Он велел давать Гиршлу железо и мышьяковистые соли, прописал ему теплые ванны. Молодой отец послушно глотал пилюли и позволял купать себя три раза в день. Довольно скоро его глаза приобрели здоровый блеск, прекратились головные боли, вернулся сон. Он снова стал играть в шахматы со Шренцелем, делать гимнастику, ел и пил с аппетитом, гулял в саду, где помогал санитару полоть сорняки на клумбах, поливал цветы и щипал лучину.

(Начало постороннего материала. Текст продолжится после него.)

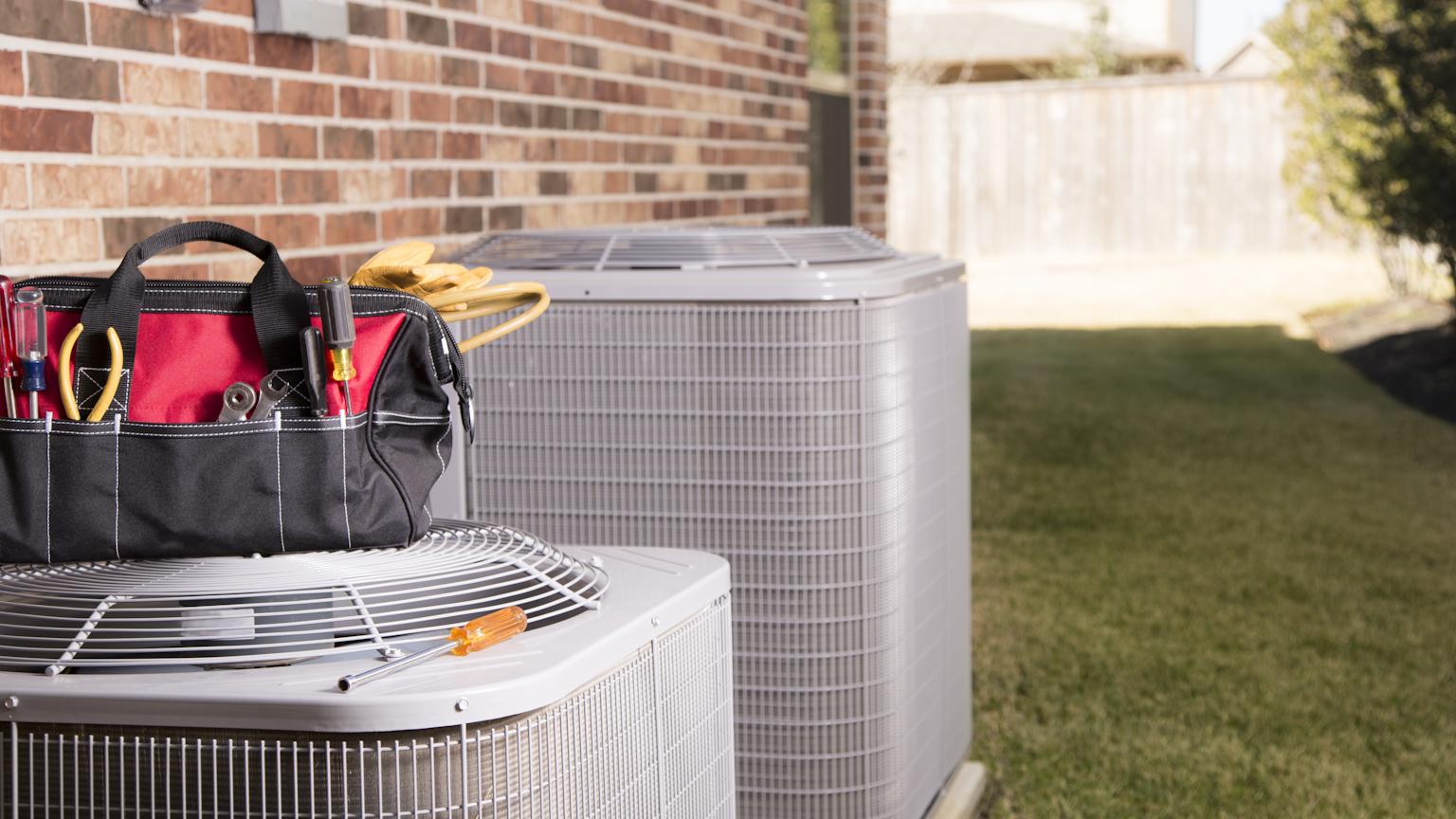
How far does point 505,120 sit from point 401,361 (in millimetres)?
1992

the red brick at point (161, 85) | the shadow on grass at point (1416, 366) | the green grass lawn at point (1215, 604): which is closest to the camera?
the red brick at point (161, 85)

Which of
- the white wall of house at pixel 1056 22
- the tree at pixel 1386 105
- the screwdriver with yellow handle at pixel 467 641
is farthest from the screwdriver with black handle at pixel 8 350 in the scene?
the white wall of house at pixel 1056 22

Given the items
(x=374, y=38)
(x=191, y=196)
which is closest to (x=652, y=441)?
(x=191, y=196)

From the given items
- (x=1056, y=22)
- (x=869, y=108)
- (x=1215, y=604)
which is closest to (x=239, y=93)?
(x=1215, y=604)

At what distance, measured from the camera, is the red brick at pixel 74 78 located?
7.13 feet

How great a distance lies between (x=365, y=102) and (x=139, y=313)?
4.87 feet

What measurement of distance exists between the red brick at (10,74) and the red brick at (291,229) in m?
0.56

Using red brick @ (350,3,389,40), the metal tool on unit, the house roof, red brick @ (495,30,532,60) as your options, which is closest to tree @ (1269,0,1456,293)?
red brick @ (495,30,532,60)

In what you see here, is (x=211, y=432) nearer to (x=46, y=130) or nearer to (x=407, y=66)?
(x=46, y=130)

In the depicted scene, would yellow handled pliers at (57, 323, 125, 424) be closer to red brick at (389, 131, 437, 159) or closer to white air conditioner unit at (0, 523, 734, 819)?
white air conditioner unit at (0, 523, 734, 819)

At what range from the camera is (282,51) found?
2705 millimetres

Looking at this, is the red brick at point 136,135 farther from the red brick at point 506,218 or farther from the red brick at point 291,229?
the red brick at point 506,218

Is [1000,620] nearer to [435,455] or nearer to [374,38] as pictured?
[374,38]

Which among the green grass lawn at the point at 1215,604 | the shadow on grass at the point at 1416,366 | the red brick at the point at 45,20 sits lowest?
the green grass lawn at the point at 1215,604
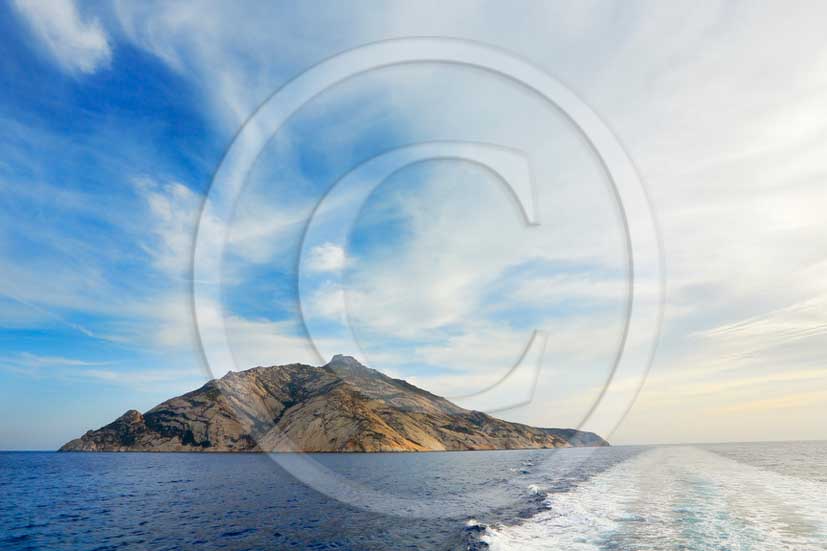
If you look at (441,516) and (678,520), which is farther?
(441,516)

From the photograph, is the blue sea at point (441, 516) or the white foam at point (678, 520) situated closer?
the white foam at point (678, 520)

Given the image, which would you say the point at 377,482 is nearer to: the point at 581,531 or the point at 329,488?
the point at 329,488

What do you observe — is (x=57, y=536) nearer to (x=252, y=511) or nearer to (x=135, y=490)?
(x=252, y=511)

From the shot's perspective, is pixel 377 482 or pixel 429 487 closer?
pixel 429 487

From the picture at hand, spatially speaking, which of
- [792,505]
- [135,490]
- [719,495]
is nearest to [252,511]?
[135,490]

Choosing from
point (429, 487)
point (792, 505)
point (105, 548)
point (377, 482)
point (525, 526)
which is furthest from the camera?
point (377, 482)

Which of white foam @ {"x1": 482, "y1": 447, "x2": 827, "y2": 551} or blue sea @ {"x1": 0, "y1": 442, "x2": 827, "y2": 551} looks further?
blue sea @ {"x1": 0, "y1": 442, "x2": 827, "y2": 551}

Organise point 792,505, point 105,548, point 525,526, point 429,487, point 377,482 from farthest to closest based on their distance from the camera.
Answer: point 377,482
point 429,487
point 792,505
point 525,526
point 105,548
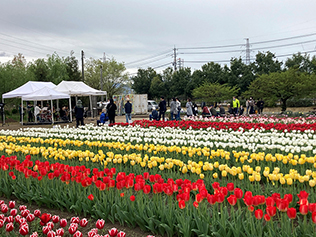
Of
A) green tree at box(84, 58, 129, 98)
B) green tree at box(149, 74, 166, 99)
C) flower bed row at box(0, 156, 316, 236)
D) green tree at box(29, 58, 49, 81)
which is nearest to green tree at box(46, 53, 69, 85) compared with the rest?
green tree at box(29, 58, 49, 81)

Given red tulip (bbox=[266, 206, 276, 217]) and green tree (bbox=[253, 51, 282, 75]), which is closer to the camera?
red tulip (bbox=[266, 206, 276, 217])

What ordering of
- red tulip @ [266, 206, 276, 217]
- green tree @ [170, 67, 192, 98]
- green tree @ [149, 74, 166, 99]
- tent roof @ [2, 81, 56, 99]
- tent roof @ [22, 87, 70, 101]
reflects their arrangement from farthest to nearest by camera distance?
green tree @ [149, 74, 166, 99] → green tree @ [170, 67, 192, 98] → tent roof @ [2, 81, 56, 99] → tent roof @ [22, 87, 70, 101] → red tulip @ [266, 206, 276, 217]

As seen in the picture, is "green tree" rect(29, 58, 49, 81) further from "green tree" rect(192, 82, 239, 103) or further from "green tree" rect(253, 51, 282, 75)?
"green tree" rect(253, 51, 282, 75)

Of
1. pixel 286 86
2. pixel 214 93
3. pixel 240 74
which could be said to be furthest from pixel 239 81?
pixel 286 86

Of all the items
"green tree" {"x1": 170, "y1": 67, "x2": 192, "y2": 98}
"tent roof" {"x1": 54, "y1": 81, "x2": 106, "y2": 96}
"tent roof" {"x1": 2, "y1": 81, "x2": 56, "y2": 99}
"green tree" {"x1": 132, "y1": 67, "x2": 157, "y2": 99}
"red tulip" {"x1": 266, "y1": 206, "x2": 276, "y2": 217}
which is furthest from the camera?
"green tree" {"x1": 132, "y1": 67, "x2": 157, "y2": 99}

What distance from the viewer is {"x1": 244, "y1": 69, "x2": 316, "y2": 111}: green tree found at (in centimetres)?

Ему нравилось трудиться в саду. От деревьев и кустов исходил запах свежести, рабочие инструменты блестели на солнце, вокруг носились насекомые. Занимаясь своим делом, Шренцель уголком глаза наблюдал за Гиршлом, который молча вытирал пот со лба. Выполняя довольно тяжелую работу, он имел законное право поворчать, но не делал этого. Неподалеку Пинхас Гертлебен скреб ногтями землю разговаривал со своей покойной женой и детьми. Он еще не нашел нефти, но верил, что обязательно найдет ее. Рабби Занвла и Файвиша Винклера не было видно. То ли они поправились и их выпустили, то ли, наоборот, состояние их ухудшилось и д-р Лангзам велел им не выходить из комнат. Гиршл не спрашивал, а Шренцель не проявлял желания просветить его на этот счет.